Source passage:
John Skiles Skinner's portfolio

A photograph of Cornell University campus at sunset in winter

Using the Open Syllabus Project API

Data on what books are assigned in college coursework is the basis of a book recommendation system for libraries

The Open Syllabus Project (opensyllabus.org) has gathered millions of syllabi from millions of college and university classes. Among the data they've scraped from the syllabi are the works (textbooks, novels, journal articles, essays, etc.) assigned as reading in those classes. This post is about a way to use this data to build a book recommendation engine.

A video demonstration of the book recommendation engine driven by Open Syllabus Project data

The problem

Library discovery faces a disadvantage in comparison to e-commerce discovery. Amazon can show me books related to a particular book that interests me by using their records of what books have been purchased by the same people. Libraries, being committed to privacy and free inquiry, cannot ethically make use of checkout history in this way. Often, to prevent misuse, libraries do not even store the data that would be needed for a book recommendation algorithm.

Syllabus assignment data addresses this limitation. Two works that are assigned in the same college class are (probably?) related. Perhaps they are related in a way that's similar to how two books purchased online by the same customer are related. The people at Open Syllabus Project (OSP) have given the name "coassignment" to this property of being assigned in the same class.

A photograph of an empty classroom
A Cornell University classroom, Plant Science Building

In September 2019 I attended a Blacklight meeting at Stanford. Blacklight is a discovery layer — software people use to locate things in a library. Hearing attendees discussing this potential use of syllabus data, I wrote to Open Syllabus Project.

OSP kindly sent me a sample of syllabus data, from which I built a data service prototype that calculated coassignments. It was so successful as a recommendation engine that OSP collaborated with me to build a coassignments API call of their own:

https://api.opensyllabus.org/coassignments/isbn/9780385490818

When they were done, I switched my blacklight code from my prototype API to this official OSP API. This blog post is about my implementation.

How to query the OSP API

If you have Open Syllabus Project API credentials, clicking the above link will show you some API documentation and the JSON result of the API call. That result is a listing of works coassigned with (assigned in the same classes as) a given work, which is specified by ISBN number. In this example, the ISBN is "9780385490818" at the end of the URL. (The book with that ISBN is The Handmaid's Tale.)

The same API call can viewed in raw JSON format, like this:

https://api.opensyllabus.org/coassignments/isbn/9780385490818?format=json

In addition to ISBN, the API also supports finding works by DOI and by Open Syllabus Project's in-house ID system.

Set task: According to the Open Syllabus Project post, why can't libraries recommend books the way Amazon does? Answer in one to three sentences.

Provided information:
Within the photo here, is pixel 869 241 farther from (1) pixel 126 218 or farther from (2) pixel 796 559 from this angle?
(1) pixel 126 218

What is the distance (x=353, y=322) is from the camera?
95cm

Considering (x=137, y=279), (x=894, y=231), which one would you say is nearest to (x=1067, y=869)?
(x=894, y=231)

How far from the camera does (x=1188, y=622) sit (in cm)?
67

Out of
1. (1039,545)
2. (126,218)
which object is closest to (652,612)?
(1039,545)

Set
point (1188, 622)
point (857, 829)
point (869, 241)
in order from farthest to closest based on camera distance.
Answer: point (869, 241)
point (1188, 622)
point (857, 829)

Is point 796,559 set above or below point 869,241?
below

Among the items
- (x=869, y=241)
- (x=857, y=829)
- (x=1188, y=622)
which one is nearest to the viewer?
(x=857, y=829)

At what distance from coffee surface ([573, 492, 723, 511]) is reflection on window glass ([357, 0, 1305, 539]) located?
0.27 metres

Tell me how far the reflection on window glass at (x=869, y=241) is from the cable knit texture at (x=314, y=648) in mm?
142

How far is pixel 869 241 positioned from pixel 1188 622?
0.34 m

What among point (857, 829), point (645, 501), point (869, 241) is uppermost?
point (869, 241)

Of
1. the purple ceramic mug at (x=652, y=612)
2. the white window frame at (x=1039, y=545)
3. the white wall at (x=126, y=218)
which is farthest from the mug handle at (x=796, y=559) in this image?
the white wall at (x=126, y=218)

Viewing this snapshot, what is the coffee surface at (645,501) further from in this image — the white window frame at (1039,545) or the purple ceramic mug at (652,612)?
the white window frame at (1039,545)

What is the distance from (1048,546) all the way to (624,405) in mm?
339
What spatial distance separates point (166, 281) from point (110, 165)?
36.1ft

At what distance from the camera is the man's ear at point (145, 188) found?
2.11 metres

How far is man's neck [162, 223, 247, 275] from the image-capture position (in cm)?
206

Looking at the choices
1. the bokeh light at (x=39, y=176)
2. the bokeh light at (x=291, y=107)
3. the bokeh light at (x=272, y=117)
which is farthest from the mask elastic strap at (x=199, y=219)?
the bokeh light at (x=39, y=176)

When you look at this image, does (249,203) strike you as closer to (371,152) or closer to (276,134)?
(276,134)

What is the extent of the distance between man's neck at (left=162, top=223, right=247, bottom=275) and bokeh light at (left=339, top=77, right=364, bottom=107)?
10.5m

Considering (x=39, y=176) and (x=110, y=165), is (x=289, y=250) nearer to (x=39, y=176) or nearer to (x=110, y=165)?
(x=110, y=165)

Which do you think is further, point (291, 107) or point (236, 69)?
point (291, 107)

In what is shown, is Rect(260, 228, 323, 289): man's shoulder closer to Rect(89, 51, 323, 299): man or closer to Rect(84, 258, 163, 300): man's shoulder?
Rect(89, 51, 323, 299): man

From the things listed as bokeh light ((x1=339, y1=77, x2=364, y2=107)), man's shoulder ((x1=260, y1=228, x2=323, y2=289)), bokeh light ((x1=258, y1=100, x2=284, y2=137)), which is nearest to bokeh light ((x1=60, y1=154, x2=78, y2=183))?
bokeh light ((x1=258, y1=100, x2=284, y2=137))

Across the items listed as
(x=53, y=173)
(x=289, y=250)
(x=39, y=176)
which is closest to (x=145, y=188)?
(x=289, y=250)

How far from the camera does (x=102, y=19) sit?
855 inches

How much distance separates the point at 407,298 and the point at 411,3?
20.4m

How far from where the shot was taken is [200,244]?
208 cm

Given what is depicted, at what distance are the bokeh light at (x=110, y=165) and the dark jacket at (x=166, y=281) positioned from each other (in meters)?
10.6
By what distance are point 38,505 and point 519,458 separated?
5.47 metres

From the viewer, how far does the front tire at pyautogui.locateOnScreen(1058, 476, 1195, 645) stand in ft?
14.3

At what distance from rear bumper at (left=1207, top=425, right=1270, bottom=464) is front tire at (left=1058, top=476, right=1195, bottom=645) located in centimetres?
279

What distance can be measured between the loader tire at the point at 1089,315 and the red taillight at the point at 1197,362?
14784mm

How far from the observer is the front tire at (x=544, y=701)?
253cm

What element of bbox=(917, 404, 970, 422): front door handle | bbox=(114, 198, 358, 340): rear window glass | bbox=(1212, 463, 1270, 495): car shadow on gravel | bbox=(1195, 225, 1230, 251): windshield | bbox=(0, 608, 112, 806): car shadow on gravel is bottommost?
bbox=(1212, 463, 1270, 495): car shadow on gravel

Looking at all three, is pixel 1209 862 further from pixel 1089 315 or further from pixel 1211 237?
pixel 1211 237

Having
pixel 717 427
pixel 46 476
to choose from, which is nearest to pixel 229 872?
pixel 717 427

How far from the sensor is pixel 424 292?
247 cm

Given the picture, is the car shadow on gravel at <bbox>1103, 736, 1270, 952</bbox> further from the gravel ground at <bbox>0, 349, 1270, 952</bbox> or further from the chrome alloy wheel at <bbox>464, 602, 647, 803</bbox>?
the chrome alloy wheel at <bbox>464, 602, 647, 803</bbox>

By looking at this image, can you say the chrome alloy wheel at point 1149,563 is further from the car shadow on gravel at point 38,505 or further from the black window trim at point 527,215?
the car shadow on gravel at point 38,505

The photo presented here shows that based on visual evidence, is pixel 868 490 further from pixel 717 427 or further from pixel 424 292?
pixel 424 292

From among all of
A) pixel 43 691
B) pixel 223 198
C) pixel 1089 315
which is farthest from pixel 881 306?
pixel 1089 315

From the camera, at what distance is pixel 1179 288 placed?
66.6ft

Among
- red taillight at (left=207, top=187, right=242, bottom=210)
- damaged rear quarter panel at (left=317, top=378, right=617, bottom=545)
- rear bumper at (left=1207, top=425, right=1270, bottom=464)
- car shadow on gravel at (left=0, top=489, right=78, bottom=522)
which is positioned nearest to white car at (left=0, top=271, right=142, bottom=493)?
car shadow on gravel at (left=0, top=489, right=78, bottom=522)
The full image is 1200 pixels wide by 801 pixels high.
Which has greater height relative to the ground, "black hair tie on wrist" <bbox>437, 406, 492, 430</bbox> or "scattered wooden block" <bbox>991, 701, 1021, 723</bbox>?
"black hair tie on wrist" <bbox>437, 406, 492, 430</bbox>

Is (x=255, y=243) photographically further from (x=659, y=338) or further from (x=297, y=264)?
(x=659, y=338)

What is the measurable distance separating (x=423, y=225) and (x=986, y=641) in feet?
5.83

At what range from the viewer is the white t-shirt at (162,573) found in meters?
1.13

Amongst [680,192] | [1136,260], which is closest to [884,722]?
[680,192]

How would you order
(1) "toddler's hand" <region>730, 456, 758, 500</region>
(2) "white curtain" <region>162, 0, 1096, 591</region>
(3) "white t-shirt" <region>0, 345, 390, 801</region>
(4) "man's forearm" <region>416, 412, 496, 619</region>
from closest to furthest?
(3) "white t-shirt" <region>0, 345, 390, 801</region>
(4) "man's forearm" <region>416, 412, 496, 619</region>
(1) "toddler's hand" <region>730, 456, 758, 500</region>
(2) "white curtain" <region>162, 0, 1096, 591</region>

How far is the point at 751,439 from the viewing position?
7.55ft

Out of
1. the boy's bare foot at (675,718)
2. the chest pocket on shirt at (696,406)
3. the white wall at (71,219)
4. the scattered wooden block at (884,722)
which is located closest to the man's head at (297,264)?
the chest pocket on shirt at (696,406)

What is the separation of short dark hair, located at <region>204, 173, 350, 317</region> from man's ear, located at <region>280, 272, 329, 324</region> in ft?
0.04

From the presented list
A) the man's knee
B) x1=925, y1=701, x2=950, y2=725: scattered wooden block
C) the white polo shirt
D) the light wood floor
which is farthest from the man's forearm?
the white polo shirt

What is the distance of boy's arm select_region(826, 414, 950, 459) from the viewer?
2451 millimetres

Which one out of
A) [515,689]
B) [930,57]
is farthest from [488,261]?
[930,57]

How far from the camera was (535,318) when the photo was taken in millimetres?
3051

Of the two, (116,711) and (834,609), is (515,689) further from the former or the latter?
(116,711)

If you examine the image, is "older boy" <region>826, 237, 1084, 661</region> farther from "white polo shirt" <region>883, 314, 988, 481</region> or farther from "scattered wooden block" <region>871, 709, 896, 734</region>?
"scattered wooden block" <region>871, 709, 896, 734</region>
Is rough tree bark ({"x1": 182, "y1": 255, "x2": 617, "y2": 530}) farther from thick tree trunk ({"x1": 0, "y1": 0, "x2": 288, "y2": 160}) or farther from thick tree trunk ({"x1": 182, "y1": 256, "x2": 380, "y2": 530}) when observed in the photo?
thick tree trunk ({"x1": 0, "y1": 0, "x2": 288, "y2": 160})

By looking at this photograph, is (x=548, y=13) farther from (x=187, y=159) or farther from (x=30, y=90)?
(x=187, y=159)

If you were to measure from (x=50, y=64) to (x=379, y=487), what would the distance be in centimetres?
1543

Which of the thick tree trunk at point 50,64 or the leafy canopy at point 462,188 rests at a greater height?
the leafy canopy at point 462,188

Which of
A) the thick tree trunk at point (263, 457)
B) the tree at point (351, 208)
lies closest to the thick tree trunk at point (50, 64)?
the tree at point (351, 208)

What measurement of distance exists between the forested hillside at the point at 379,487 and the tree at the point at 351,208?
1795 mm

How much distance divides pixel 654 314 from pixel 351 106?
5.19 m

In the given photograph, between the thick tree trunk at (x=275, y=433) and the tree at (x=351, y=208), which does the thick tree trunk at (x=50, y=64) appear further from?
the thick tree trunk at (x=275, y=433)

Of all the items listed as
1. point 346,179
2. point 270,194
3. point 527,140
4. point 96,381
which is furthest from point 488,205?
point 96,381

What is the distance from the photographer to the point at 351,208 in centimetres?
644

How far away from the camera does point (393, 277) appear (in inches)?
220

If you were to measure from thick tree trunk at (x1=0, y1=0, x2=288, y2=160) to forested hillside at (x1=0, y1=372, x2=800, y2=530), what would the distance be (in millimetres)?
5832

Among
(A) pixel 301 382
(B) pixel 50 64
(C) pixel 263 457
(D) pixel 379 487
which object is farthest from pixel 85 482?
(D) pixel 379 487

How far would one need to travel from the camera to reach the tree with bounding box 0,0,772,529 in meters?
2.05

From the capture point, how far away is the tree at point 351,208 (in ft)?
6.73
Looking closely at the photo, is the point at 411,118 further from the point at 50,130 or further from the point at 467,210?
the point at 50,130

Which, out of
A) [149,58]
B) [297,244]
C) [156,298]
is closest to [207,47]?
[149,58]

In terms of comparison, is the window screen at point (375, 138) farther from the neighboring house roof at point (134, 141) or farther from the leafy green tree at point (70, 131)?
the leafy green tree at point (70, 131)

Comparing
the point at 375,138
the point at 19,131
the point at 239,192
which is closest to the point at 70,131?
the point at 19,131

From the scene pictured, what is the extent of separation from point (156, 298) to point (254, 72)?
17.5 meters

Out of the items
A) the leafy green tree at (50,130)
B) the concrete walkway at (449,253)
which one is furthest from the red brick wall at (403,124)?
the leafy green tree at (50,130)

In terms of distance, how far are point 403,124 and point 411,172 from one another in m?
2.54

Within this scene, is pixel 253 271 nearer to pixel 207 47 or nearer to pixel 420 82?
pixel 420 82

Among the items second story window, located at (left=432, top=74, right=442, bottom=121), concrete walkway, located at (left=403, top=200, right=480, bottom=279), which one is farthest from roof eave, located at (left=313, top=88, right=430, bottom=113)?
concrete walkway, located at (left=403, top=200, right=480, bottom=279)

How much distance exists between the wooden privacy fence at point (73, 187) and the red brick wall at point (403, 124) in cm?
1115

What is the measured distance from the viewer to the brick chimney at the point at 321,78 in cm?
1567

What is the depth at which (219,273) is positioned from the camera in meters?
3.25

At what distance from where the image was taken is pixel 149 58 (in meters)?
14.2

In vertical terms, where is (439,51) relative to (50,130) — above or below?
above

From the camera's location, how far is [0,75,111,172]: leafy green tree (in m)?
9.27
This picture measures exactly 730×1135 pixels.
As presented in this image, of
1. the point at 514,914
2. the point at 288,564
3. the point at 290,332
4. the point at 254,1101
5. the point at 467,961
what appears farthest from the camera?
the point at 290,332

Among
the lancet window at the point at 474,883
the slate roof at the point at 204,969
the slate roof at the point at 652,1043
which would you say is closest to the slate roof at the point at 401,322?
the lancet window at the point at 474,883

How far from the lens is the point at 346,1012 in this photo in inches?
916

Exercise result: Amazon finds related books by checking what the same people bought. Libraries are committed to privacy and free inquiry, so they cannot ethically use checkout history that way. To prevent misuse, they often don't even store the data such a recommendation system would need.